#### WHAT TO WORK ON
Convert the listing below into a numbered list with one line per entry, omitting all blank lines.

#### MATERIAL FOR THIS TASK

* start *

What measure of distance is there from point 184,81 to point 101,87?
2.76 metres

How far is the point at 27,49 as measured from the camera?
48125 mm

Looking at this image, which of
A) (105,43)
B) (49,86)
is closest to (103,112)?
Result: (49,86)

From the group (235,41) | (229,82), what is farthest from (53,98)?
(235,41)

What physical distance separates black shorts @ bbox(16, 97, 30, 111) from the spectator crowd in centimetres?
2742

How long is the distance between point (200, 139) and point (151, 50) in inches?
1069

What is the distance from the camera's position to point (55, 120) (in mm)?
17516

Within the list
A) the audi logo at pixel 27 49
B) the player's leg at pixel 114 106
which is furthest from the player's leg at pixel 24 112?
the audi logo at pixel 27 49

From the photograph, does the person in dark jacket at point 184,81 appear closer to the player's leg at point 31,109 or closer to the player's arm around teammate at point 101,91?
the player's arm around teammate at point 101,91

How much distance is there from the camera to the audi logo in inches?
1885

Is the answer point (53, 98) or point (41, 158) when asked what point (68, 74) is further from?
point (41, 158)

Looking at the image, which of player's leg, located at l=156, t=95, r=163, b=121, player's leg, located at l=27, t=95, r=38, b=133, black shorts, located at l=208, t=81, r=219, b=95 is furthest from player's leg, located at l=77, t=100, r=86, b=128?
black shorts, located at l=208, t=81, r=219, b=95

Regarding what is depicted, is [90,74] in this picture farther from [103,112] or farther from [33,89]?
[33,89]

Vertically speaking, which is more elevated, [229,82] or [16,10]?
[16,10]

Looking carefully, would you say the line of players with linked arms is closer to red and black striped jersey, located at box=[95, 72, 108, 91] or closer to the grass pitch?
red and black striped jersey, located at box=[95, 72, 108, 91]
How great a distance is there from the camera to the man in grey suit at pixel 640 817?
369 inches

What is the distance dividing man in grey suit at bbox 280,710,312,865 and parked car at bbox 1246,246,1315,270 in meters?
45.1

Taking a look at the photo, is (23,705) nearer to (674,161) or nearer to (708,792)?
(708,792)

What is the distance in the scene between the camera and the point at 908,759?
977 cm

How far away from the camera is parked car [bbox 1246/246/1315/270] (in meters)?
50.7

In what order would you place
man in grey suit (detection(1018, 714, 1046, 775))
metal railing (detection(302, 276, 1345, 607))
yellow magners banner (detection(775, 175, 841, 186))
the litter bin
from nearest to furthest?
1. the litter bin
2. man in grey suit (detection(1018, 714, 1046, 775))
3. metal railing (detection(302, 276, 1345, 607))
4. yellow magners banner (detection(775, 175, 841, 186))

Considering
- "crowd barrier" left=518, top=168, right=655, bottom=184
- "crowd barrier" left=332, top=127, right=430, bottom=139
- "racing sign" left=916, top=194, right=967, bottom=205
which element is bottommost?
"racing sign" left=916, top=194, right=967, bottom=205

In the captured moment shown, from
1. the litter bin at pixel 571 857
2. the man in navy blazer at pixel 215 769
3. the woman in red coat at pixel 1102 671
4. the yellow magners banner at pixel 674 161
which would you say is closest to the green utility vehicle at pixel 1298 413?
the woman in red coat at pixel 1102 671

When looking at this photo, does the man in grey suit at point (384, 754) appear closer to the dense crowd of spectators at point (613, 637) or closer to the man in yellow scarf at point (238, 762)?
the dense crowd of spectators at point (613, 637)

* end *

#### RESPONSE TO THIS EXERCISE
1. What measure of distance is there from point 184,81 to point 101,87?
2. 2.76 metres
3. How far is the point at 27,49 as measured from the camera?
4. 48125 mm
5. Looking at this image, which of
6. A) (105,43)
7. B) (49,86)
8. is closest to (103,112)?
9. Result: (49,86)
10. From the group (235,41) | (229,82), what is farthest from (53,98)?
11. (235,41)
12. What physical distance separates black shorts @ bbox(16, 97, 30, 111) from the spectator crowd in centimetres?
13. 2742
14. How long is the distance between point (200, 139) and point (151, 50) in inches?
15. 1069
16. What is the distance from the camera's position to point (55, 120) (in mm)?
17. 17516
18. Within the list
19. A) the audi logo at pixel 27 49
20. B) the player's leg at pixel 114 106
21. which is furthest from the player's leg at pixel 24 112?
22. the audi logo at pixel 27 49
23. From the photograph, does the person in dark jacket at point 184,81 appear closer to the player's leg at point 31,109 or closer to the player's arm around teammate at point 101,91?
24. the player's arm around teammate at point 101,91
25. How much distance is there from the camera to the audi logo in inches?
26. 1885
27. Is the answer point (53, 98) or point (41, 158) when asked what point (68, 74) is further from?
28. point (41, 158)
29. Looking at the image, which of player's leg, located at l=156, t=95, r=163, b=121, player's leg, located at l=27, t=95, r=38, b=133, black shorts, located at l=208, t=81, r=219, b=95 is furthest from player's leg, located at l=77, t=100, r=86, b=128?
30. black shorts, located at l=208, t=81, r=219, b=95
31. Regarding what is depicted, is [90,74] in this picture farther from [103,112] or farther from [33,89]?
32. [33,89]
33. Vertically speaking, which is more elevated, [229,82] or [16,10]?
34. [16,10]
35. Looking carefully, would you say the line of players with linked arms is closer to red and black striped jersey, located at box=[95, 72, 108, 91] or closer to the grass pitch?
36. red and black striped jersey, located at box=[95, 72, 108, 91]
37. How great a distance is there from the camera to the man in grey suit at pixel 640 817?
38. 369 inches
39. What is the distance dividing man in grey suit at bbox 280,710,312,865 and parked car at bbox 1246,246,1315,270 in meters?
40. 45.1
41. Taking a look at the photo, is (23,705) nearer to (674,161) or nearer to (708,792)?
42. (708,792)
43. What is the distance in the scene between the camera and the point at 908,759?
44. 977 cm
45. How far away from the camera is parked car [bbox 1246/246/1315/270] (in meters)?
46. 50.7
47. In what order would you place
48. man in grey suit (detection(1018, 714, 1046, 775))
49. metal railing (detection(302, 276, 1345, 607))
50. yellow magners banner (detection(775, 175, 841, 186))
51. the litter bin
52. from nearest to furthest?
53. 1. the litter bin
54. 2. man in grey suit (detection(1018, 714, 1046, 775))
55. 3. metal railing (detection(302, 276, 1345, 607))
56. 4. yellow magners banner (detection(775, 175, 841, 186))
57. Considering
58. - "crowd barrier" left=518, top=168, right=655, bottom=184
59. - "crowd barrier" left=332, top=127, right=430, bottom=139
60. - "racing sign" left=916, top=194, right=967, bottom=205
61. which element is bottommost?
62. "racing sign" left=916, top=194, right=967, bottom=205
63. In the captured moment shown, from
64. 1. the litter bin at pixel 571 857
65. 2. the man in navy blazer at pixel 215 769
66. 3. the woman in red coat at pixel 1102 671
67. 4. the yellow magners banner at pixel 674 161
68. which would you say is closest to the green utility vehicle at pixel 1298 413?
69. the woman in red coat at pixel 1102 671
70. When looking at this photo, does the man in grey suit at point (384, 754) appear closer to the dense crowd of spectators at point (613, 637) or closer to the man in yellow scarf at point (238, 762)?
71. the dense crowd of spectators at point (613, 637)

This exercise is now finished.